TEXTO DE REFERÊNCIA:
((

Felizmente, tal posicionamento legal não é parâmetro jurisprudencial. É entendimento do STJ que a palavra da vítima se reveste de relevância legal na apuração ao crime e consequente condenação criminal dos casos de estupro:
Ementa: HABEAS CORPUS SUBSTITUTIVO DE RECURSO PRÓPRIO. INADEQUAÇÃO DA VIA ELEITA. CRIME CONTRA A DIGNIDADE SEXUAL. ESTUPRO DE VULNERÁVEL.PLEITO DE ABSOLVIÇÃO POR FRAGILIDADE PROBATÓRIA. INOCORRÊNCIA.PALAVRA DA VÍTIMA. RELEVÂNCIA. HABEAS CORPUS NÃO CONHECIDO.
1. O Supremo Tribunal Federal, por sua Primeira Turma, e a Terceira Seção deste Superior Tribunal de Justiça, diante da utilização crescente e sucessiva do habeas corpus, passaram a restringir a sua admissibilidade quando o ato ilegal for passível de impugnação pela via recursal própria, sem olvidar a possibilidade de concessão da ordem, de ofício, nos casos de flagrante ilegalidade.

))

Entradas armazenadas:
((

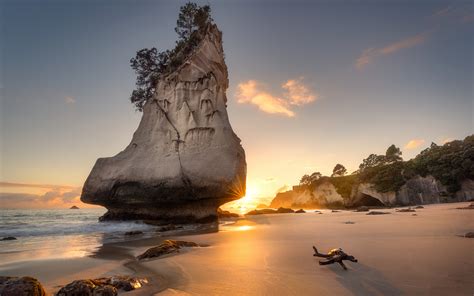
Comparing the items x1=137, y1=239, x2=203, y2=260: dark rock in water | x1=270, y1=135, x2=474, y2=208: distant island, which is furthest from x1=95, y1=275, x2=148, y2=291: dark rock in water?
x1=270, y1=135, x2=474, y2=208: distant island

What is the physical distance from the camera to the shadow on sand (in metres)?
2.94

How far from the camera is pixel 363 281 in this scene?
3.29 m

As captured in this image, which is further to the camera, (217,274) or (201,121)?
(201,121)

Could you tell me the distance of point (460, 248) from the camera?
188 inches

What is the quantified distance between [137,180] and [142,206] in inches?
70.6

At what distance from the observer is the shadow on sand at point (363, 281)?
9.66 ft

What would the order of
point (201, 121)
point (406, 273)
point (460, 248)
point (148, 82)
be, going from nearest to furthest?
point (406, 273) < point (460, 248) < point (201, 121) < point (148, 82)

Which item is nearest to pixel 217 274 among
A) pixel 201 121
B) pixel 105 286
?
pixel 105 286

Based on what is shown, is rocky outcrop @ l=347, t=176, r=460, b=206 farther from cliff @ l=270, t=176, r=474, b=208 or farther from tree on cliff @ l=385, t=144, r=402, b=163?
tree on cliff @ l=385, t=144, r=402, b=163

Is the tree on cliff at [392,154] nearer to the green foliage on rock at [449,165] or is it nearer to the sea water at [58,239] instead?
the green foliage on rock at [449,165]

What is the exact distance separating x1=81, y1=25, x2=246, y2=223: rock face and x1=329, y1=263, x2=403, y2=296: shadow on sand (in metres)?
12.8

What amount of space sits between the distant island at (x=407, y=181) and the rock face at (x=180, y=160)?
3340cm

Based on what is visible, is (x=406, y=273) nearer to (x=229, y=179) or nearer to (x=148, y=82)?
(x=229, y=179)

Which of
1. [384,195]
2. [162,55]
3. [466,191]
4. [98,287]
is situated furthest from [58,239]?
[384,195]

))

TAREFAS DO EXERCÍCIO:
1. Traduza para o inglês esta frase do texto sobre a jurisprudência do STJ: "Felizmente, tal posicionamento legal não é parâmetro jurisprudencial."
2. Dê continuidade ao texto sobre a jurisprudência do STJ a partir da última frase apresentada.
As entradas não têm nenhum papel neste exercício.

RESULTADOS DO EXERCÍCIO:
1. Fortunately, such a legal position is not a jurisprudential benchmark.

2.
2. Neste caso, serviram para lastrear a condenação do paciente, além das provas produzidas na fase inquisitorial, o depoimento da vítima, confirmado em juízo, revelando a autoria e a materialidade da conduta imputada.
3. Nos crimes contra a dignidade sexual, que, normalmente, são cometidos longe dos olhos de testemunhas e sem que existam evidências físicas que confirmem a sua ocorrência, a palavra da vítima, quando confirmada por outros elementos probatórios, adquire especial relevância, tendo valor probante diferenciado.
4. A pretendida absolvição do paciente ante a alegada ausência de prova da autoria delitiva e da materialidade é questão que demanda aprofundada análise do conjunto probatório produzido na ação penal, providência vedada na via estreita do habeas corpus.
5. Habeas corpus não conhecido.
(BRASIL. STF. HC 531.431/MS, Rel. Ministro Reynaldo Soares da Fonseca, Quinta Turma, julgado em 21/11/2019. Publicação no DJe em 09/12/2019). grifo nosso
PENAL. AGRAVO REGIMENTAL NO AGRAVO EM RECURSO ESPECIAL. ESTUPRO DE VULNERÁVEL. PLEITO DE ABSOLVIÇÃO. REEXAME FÁTICO-PROBATÓRIO.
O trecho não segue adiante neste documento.